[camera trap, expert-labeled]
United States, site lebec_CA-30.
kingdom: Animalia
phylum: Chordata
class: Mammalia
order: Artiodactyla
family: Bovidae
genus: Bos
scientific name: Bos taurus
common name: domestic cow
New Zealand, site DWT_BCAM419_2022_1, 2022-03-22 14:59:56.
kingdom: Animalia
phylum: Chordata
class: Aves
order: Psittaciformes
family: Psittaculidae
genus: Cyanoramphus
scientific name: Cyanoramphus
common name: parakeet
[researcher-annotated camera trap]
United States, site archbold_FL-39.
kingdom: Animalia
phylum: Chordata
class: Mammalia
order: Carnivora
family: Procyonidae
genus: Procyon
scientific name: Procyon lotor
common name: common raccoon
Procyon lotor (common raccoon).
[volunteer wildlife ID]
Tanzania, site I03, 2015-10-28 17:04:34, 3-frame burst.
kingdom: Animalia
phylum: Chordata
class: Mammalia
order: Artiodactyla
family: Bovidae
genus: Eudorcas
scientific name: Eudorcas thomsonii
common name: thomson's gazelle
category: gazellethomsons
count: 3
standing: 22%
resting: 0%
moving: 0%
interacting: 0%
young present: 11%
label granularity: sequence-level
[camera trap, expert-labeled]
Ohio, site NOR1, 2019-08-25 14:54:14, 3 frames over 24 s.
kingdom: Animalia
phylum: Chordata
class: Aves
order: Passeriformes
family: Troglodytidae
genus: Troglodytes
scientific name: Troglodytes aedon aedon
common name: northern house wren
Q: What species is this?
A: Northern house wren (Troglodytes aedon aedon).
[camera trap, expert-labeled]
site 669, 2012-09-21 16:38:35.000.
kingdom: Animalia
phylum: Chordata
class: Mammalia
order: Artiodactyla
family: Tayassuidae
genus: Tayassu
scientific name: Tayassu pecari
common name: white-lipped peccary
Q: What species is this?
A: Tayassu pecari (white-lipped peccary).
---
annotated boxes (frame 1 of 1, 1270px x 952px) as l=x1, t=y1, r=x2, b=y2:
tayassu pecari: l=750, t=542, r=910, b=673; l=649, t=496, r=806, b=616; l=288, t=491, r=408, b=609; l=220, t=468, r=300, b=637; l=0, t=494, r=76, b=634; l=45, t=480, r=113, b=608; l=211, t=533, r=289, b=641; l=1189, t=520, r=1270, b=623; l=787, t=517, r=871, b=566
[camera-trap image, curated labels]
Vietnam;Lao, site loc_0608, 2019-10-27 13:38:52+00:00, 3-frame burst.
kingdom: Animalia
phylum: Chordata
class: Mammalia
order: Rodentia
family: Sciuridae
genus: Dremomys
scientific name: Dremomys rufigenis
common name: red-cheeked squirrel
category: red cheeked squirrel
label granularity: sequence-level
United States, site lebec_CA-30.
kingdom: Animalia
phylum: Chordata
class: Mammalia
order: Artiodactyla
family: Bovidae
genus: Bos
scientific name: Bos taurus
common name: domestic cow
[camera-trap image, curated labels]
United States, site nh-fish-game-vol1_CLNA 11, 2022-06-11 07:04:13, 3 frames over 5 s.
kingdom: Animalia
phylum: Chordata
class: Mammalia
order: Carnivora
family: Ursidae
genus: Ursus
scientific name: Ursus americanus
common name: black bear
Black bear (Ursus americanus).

========================================================================

*Task directions*:
Transcribe the listing above line for line, from the first line to the line containing "young present: 11%", inclusive, with no other lines.

*Reply*:
[camera trap, expert-labeled]
United States, site lebec_CA-30.
kingdom: Animalia
phylum: Chordata
class: Mammalia
order: Artiodactyla
family: Bovidae
genus: Bos
scientific name: Bos taurus
common name: domestic cow
New Zealand, site DWT_BCAM419_2022_1, 2022-03-22 14:59:56.
kingdom: Animalia
phylum: Chordata
class: Aves
order: Psittaciformes
family: Psittaculidae
genus: Cyanoramphus
scientific name: Cyanoramphus
common name: parakeet
[researcher-annotated camera trap]
United States, site archbold_FL-39.
kingdom: Animalia
phylum: Chordata
class: Mammalia
order: Carnivora
family: Procyonidae
genus: Procyon
scientific name: Procyon lotor
common name: common raccoon
Procyon lotor (common raccoon).
[volunteer wildlife ID]
Tanzania, site I03, 2015-10-28 17:04:34, 3-frame burst.
kingdom: Animalia
phylum: Chordata
class: Mammalia
order: Artiodactyla
family: Bovidae
genus: Eudorcas
scientific name: Eudorcas thomsonii
common name: thomson's gazelle
category: gazellethomsons
count: 3
standing: 22%
resting: 0%
moving: 0%
interacting: 0%
young present: 11%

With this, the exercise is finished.